Entre Stradivari e a estrada: o fim da melodia de Marta Cavalli!

Há alguns anos atrás dei por mim atento a uma nova ciclista que se procurava afirmar no pelotão World Tour Feminino. O seu nome era Marta Cavalli. A italiana de Cremona, cidade periférica da região da Lombardia, prometia ser uma das grandes ciclistas da sua geração, mas uma violenta queda impediu uma brilhante carreira de suceder. Depois de vários anos a remar contra a corrente, Cavalli anunciou este domingo a sua retirada. Um momento que foi inesperado, mas que também encerrou um capítulo de sofrimento pessoal.

Antes de avançar, para uma experiência mais imersiva, recomendo acompanhar a leitura do texto com a seguinte composição musical.

Contexto histórico

Cremona é a reconhecida “Capital Mundial do Violino”. Berço histórico de um instrumento fino e elegante, características que marcaram a carreira de Marta Cavalli. Foi aqui onde o instrumento nasceu e onde se imortalizou nas mãos dos grandes mestres luthiers, como Stradivari, Amati e Guarneri. E se o violino é um instrumento perfeito para representar a forma de correr de Cavalli, é na forma dos seus criadores que a sua carreira se pode enquadrar na perfeição.

Andrea Amati é apontado, por muitos, como o pai do violino moderno, assim como o fundador da escola cremonesa. Tal como a família Amati lançou as bases do violino moderno, Cavalli começou a sua carreira construindo alicerces sólidos. A aprendizagem paciente no pelotão foi a fundação de um talento em crescimento, que ganhava forma no pelotão. Amati representa a fase inicial de Cavalli, onde a promessa começava a ser moldada.

A Fleche Wallonne de 2022 foi uma das grandes conquistas de Marta Cavalli (Foto: Getty Images)
A Fleche Wallonne de 2022 foi uma das grandes conquistas de Marta Cavalli (Foto: Getty Images)

Depois surge Antonio Stradivari, aquele que é, possivelmente, o melhor luthier da história. Com ele surgiu o Stradivarius, um violino conhecido pela sonoridade quente, equilibrada e de projeção única. Para Cavalli, Stradivari simboliza o auge da sua carreira. A conquista da Amstel Gold Race, da Fleche Wallonne e o 2º lugar no Giro d’Italia trouxeram de Cavalli o seu nível máximo de equilíbrio e beleza competitiva, encontrando uma elegância e panache sem igual.

Por fim, surgem os Guarneri, uma linhagem que teve como pai Andrea Guarneri. Os seus violinos eram mais robustos, intensos e dramáticos. O seu som é muitas vezes descrito como um apaixonado quase selvagem. Foram assim os últimos anos de Cavalli no pelotão. A paixão e a entrega eram as mesmas de sempre, mas o brilho… O brilho perdeu-se, e com ele apareceram a dor, a luta, o sacrifício e a resistência de quem não queria desistir.

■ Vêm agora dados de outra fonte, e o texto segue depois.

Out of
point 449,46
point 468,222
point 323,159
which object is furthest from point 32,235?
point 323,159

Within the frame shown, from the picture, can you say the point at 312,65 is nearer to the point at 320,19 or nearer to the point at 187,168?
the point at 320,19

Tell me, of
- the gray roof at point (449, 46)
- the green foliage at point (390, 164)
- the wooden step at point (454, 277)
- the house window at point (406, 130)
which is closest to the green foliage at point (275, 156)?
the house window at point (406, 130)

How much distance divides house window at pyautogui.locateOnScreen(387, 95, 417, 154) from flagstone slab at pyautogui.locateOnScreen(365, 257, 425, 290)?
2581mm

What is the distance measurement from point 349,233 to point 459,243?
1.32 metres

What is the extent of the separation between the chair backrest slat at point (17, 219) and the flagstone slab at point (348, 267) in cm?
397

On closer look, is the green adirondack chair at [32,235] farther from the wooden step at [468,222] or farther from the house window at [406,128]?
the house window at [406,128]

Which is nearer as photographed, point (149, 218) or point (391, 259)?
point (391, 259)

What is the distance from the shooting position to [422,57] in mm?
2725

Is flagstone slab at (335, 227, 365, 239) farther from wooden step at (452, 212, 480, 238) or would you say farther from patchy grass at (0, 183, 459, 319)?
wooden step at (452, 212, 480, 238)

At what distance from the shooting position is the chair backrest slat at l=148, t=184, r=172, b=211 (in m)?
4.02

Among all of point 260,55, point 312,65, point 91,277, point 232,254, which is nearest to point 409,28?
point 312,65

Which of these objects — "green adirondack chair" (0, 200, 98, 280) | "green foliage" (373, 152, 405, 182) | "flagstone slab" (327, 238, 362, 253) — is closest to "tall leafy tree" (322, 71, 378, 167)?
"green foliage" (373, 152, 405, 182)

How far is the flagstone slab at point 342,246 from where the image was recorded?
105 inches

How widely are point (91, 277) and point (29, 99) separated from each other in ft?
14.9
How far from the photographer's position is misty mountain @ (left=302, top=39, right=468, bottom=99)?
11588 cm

O silêncio e a dor que conduziram ao fim

O grande momento de viragem da carreira de Marta Cavalli deu-se no Tour de France Femmes de 2022. Ao km 111 da segunda etapa, numa estreita faixa de rodagem, característica dos campos do norte de França, Cavalli caiu. Para a italiana, porém, esta não foi apenas mais uma queda. Quando Cavalli já abrandava atrás de uma queda que se deu poucos metros à sua frente, eis que chega uma ciclista numa velocidade desenfreada. Incapaz de colocar as mãos aos travões, a mesma varreu Cavalli a mais de 60 km/h, fazendo a italiana cair direta de cabeça ao chão.

Desde aí, Cavalli não mais foi a mesma. Apesar de em 2023 ainda ter conseguido vencer por 4 ocasiões, o registo nas maiores provas foi baixando progressivamente. Notava-se na italiana que algo não estava bem. O entusiasmo era menor, a força e a resistência pareciam dissuadir-se na elegância que sempre a caracterizou. Ainda sem o sabermos, escreviam-se as primeiras linhas daquele que seria o final da sua carreira.

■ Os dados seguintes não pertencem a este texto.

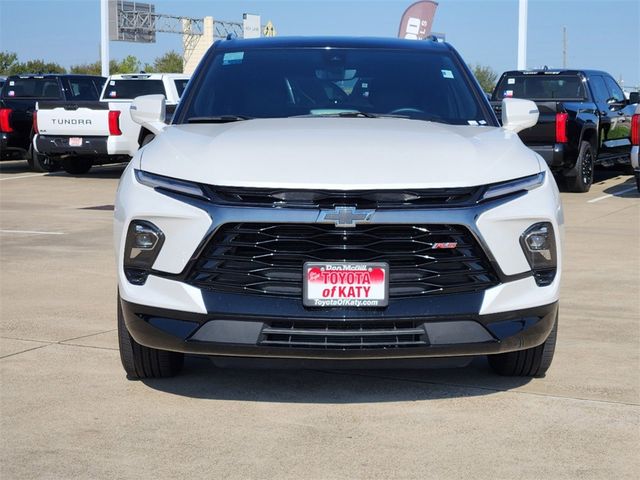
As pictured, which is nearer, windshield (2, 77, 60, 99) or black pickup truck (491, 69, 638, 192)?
black pickup truck (491, 69, 638, 192)

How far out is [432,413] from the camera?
494 cm

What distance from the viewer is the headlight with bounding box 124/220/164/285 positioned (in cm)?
480

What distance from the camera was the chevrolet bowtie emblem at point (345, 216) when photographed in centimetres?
465

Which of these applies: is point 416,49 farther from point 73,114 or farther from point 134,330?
point 73,114

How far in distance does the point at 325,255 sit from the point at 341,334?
34cm

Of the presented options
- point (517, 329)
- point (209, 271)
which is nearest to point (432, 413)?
point (517, 329)

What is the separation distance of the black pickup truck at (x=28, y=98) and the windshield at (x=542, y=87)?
863 centimetres

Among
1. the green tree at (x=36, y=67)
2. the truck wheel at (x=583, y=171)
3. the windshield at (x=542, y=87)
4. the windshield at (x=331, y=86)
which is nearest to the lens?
the windshield at (x=331, y=86)

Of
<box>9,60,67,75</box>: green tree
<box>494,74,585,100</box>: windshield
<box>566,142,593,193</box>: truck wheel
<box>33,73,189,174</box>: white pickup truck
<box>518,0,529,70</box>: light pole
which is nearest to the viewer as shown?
<box>566,142,593,193</box>: truck wheel

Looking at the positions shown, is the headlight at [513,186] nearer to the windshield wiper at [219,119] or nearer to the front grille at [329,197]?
the front grille at [329,197]

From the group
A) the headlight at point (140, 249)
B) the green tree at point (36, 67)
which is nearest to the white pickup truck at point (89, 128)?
the headlight at point (140, 249)

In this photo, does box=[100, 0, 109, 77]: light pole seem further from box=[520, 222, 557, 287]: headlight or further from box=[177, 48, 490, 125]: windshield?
box=[520, 222, 557, 287]: headlight

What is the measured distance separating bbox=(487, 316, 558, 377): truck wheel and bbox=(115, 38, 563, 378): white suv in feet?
1.13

2024 e 2025 foram já anos sem qualquer brilho. Cavalli era uma sombra de si mesma na bicicleta, apesar de, raras vezes, surgir um raio incapaz de abrir mais o horizonte. A italiana parecia quase que resignada. Talvez já o estivesse mesmo. A condição de antes não mais voltou, e, pelas palavras da mesma, a motivação também ficou longe. A última nota ecoou sem explosão, mas com uma profundidade que deixou marca. A Ciaccona não terminou num triunfo estrondoso, mas na verdade de uma digna despedida.

E se o Mundo “mais normal” tiver alguma justiça para repor, então que traga o que de bom ainda tem reservado para Marta Cavalli!